Data for analysis →
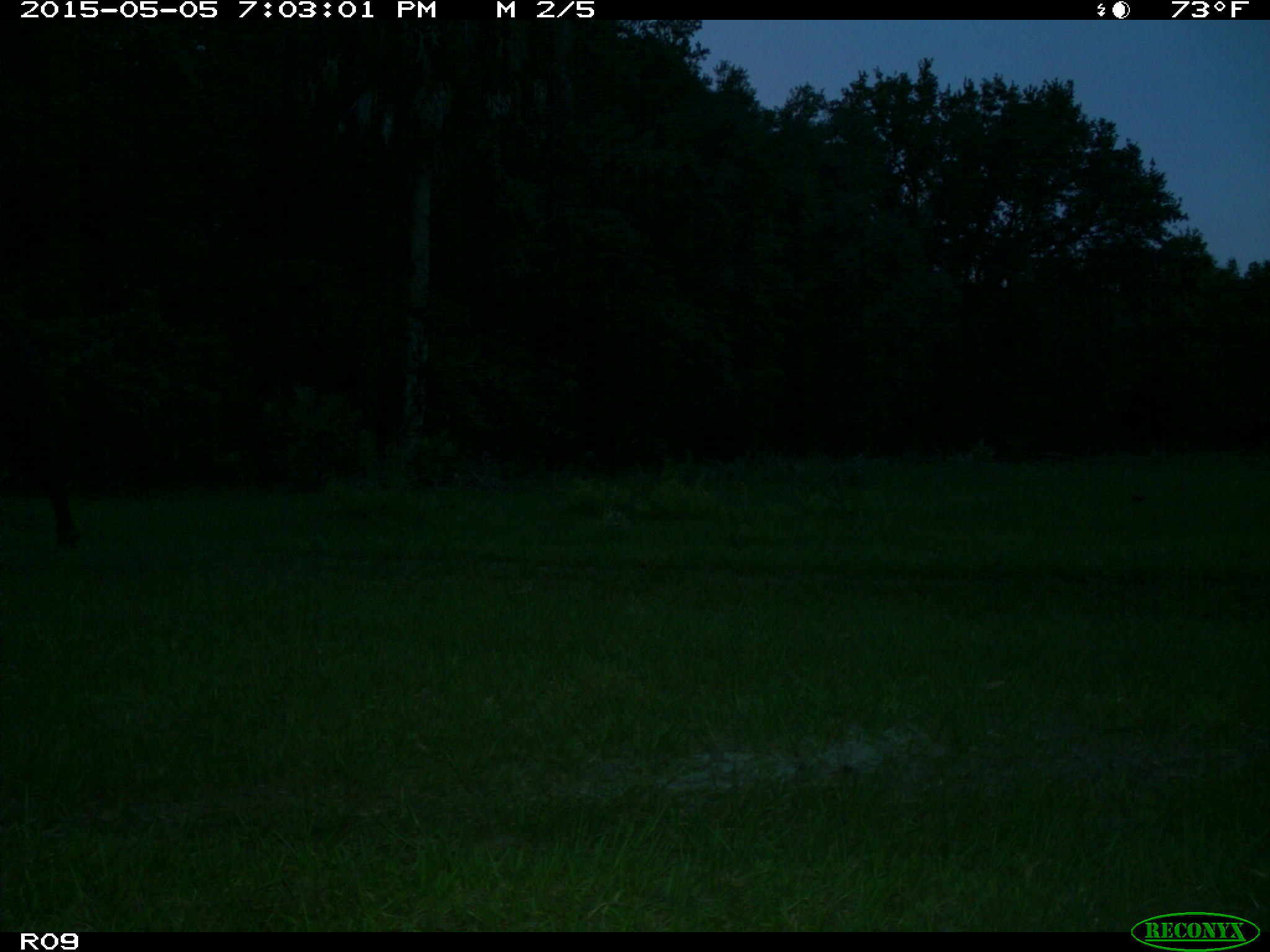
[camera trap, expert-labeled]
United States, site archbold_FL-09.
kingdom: Animalia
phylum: Chordata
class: Mammalia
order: Artiodactyla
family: Bovidae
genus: Bos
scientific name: Bos taurus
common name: domestic cow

Your objective →
All entries, top to bottom, should be retyped exactly; the pictures should not be.

Written response →
[camera trap, expert-labeled]
United States, site archbold_FL-09.
kingdom: Animalia
phylum: Chordata
class: Mammalia
order: Artiodactyla
family: Bovidae
genus: Bos
scientific name: Bos taurus
common name: domestic cow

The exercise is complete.